-4

I've got this function:

void simple_shell::parse_command(char* cmd, char** cmdTokens) {
  // TODO: tokenize the command string into arguments
  char *token = strtok(cmd, " ");
  int count = 0;

  while (token != NULL) {
      count = count + 1;
      cout << token << endl;
      token = strtok(NULL, " ");
  }

  char *secondToken = strtok(cmd, " ");
  *cmdTokens = new char[count];
  count = 0;

  while (secondToken != NULL) {
      cmdTokens[count] = secondToken;
      cout << secondToken << endl;
      secondToken = strtok(NULL, " ");
      count = count + 1;
  }
}

I am basically taking cmd and splitting it with the space as a delimiter. Then, in the while loop, I am printing each token.

It works fine with the first while loop and the first token. If the string is "hello world", then I get "hello" and "world" on two separate lines, which is exactly what I want.

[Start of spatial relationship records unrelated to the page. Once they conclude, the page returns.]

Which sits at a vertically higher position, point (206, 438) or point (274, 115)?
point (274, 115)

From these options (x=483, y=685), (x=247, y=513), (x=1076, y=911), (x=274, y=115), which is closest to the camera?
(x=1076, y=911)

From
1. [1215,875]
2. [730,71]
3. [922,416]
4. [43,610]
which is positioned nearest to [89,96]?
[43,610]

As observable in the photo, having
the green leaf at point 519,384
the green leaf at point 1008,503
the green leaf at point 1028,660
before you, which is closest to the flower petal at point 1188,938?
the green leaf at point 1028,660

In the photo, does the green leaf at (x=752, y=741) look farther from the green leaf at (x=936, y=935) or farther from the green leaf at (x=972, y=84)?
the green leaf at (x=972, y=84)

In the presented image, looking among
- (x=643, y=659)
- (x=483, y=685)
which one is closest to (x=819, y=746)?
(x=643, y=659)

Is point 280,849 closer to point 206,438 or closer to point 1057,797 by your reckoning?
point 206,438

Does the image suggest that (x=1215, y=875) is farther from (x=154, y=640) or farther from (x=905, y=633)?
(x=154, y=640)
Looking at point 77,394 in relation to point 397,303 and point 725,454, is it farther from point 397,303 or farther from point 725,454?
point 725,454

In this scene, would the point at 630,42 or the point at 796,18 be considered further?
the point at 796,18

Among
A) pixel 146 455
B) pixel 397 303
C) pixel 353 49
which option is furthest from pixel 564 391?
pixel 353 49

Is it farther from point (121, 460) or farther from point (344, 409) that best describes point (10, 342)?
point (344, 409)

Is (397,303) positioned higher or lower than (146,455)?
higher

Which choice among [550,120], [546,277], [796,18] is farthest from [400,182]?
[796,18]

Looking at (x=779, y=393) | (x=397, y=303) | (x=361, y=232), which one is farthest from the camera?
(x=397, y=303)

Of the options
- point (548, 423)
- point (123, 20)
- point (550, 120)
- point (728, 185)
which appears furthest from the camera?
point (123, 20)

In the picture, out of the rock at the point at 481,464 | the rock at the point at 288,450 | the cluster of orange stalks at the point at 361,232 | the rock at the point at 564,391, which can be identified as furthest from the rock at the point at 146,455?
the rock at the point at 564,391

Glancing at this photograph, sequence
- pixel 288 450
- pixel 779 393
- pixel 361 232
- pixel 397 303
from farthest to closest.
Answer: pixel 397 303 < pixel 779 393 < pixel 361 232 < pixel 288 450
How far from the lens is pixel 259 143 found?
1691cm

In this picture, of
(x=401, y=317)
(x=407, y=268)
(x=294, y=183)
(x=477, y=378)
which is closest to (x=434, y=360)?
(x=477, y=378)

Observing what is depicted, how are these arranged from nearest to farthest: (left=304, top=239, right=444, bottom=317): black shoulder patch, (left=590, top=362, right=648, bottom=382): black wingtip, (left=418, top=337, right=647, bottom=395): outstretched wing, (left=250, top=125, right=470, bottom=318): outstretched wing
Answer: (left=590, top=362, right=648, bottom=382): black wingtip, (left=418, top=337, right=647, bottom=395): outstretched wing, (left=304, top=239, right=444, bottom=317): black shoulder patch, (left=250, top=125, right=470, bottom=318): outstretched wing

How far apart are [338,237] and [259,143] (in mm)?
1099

However, in the second loop, something goes wrong and I only get "hello", and nothing else. What is going on here?

Human Cyborg Relations
  • 1,202
  • 5
  • 27
  • 52
  • 2
    Don't use `strtok()` to split strings in c++. It's error prone and unreliable regarding reentrance. Here are some better approaches: https://stackoverflow.com/questions/236129/most-elegant-way-to-split-a-string . Also stop using `char*` and `new` when using c++. – user0042 Oct 04 '17 at 01:36
  • You are aware, of course, that `strtok()` ***modifies*** its buffer parameter. That's how it works. Read its description. So, on the first pass through the string, the `char` buffer gets utterly destroyed, and nuked by `strtok()`. The shown code naively expects `cmd` to be its original pristine self, on the second pass. Unfortunately, that's not going to happen. Better luck next time. – Sam Varshavchik Oct 04 '17 at 01:40
  • *I am basically taking cmd and splitting it with the space as a delimiter.* -- Funny, [I'm doing the same thing](http://coliru.stacked-crooked.com/a/727f7740e1c5c73f). Compare that code to your attempt with `strtok`. – PaulMcKenzie Oct 04 '17 at 01:46

1 Answers1

2

strtok() operates on a null-terminated string as input, but it modifies the string as it goes. When it finds a delimiter in the string, it injects a nul character where the delimiter is located and returns a pointer to the token that is in front of the injected nul. On the next call with a NULL input pointer, the search starts after the previously injected nul.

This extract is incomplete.